## Description of the task:
From the listing below, output as a JSON list of strings the lines starting at the one that contains "Is the impression" and ending at the one that contains "96.5 inches", one string per line and blank lines omitted.

## Collection entries:
━━━━━━

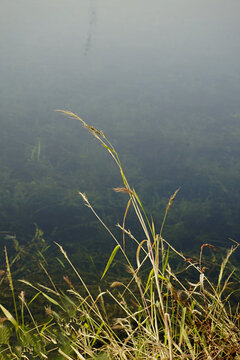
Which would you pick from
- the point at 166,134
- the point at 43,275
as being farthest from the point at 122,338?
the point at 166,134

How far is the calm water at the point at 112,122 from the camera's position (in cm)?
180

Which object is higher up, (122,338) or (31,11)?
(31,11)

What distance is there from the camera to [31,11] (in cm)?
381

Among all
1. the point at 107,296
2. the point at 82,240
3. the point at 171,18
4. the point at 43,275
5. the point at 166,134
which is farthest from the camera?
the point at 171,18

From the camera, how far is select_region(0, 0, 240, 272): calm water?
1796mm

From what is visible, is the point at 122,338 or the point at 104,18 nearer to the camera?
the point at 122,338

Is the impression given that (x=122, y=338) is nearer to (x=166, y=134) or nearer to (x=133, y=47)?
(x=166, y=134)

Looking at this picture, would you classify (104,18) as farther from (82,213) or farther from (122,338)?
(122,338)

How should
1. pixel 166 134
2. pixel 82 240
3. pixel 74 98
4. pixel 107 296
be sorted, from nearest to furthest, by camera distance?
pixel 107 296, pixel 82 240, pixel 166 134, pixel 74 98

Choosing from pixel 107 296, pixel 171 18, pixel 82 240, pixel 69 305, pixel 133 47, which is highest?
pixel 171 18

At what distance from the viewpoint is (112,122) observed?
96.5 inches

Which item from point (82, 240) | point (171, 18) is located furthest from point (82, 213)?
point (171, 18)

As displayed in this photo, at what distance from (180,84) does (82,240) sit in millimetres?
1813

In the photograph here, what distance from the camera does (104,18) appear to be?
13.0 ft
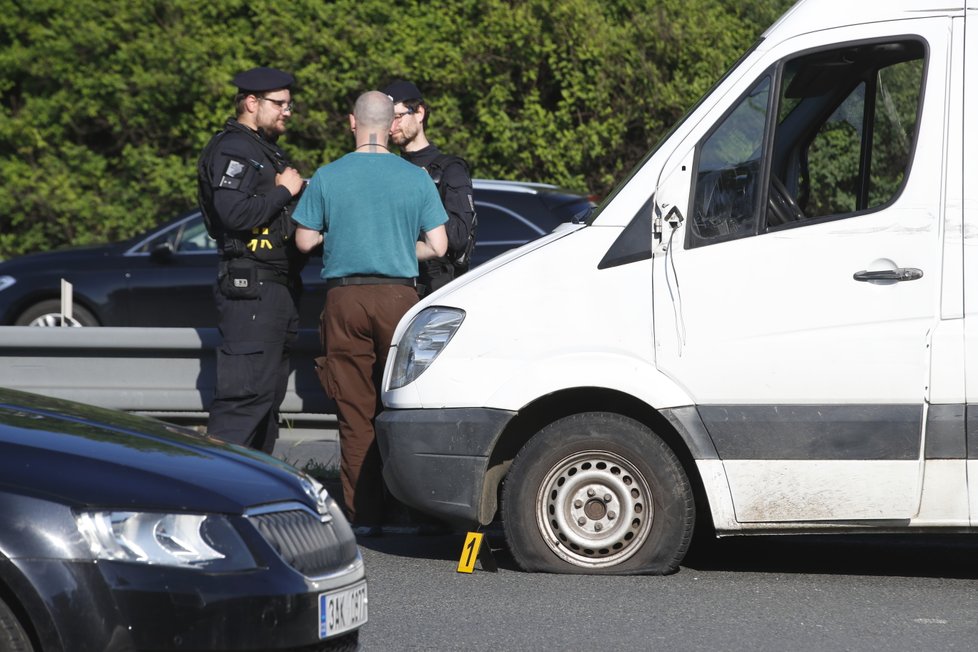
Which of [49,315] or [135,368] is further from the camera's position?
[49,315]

━━━━━━

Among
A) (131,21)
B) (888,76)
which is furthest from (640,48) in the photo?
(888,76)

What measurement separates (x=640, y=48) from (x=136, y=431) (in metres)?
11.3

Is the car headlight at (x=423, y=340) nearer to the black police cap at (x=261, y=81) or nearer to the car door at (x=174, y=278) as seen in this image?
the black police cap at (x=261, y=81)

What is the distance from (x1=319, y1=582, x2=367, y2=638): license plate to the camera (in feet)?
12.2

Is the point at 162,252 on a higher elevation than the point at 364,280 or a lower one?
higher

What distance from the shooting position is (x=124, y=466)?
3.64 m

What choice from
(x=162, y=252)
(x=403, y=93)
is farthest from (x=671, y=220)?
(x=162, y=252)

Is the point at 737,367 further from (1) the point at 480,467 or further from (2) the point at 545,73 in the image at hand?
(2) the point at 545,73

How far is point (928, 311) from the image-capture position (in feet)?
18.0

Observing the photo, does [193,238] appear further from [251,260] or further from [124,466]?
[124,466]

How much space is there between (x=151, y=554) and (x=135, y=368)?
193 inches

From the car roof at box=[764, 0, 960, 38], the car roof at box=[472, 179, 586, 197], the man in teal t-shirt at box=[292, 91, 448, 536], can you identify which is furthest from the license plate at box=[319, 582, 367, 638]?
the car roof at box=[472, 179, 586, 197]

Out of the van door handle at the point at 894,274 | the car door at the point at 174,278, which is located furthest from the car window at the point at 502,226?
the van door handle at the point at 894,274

━━━━━━

## Exercise output:
[
  "Is the impression given that (x=122, y=338) is nearer to (x=166, y=134) or nearer to (x=133, y=47)?",
  "(x=166, y=134)",
  "Looking at this picture, would you classify (104,18) as farther from (82,213) or farther from (122,338)?",
  "(122,338)",
  "How should",
  "1. pixel 166 134",
  "2. pixel 82 240",
  "3. pixel 74 98",
  "4. pixel 107 296",
  "be sorted, from nearest to furthest, by camera distance?",
  "pixel 107 296, pixel 82 240, pixel 166 134, pixel 74 98",
  "Choosing from pixel 107 296, pixel 171 18, pixel 82 240, pixel 69 305, pixel 133 47, which is highest?",
  "pixel 171 18",
  "At what distance from the viewpoint is (112,122) observed?",
  "96.5 inches"
]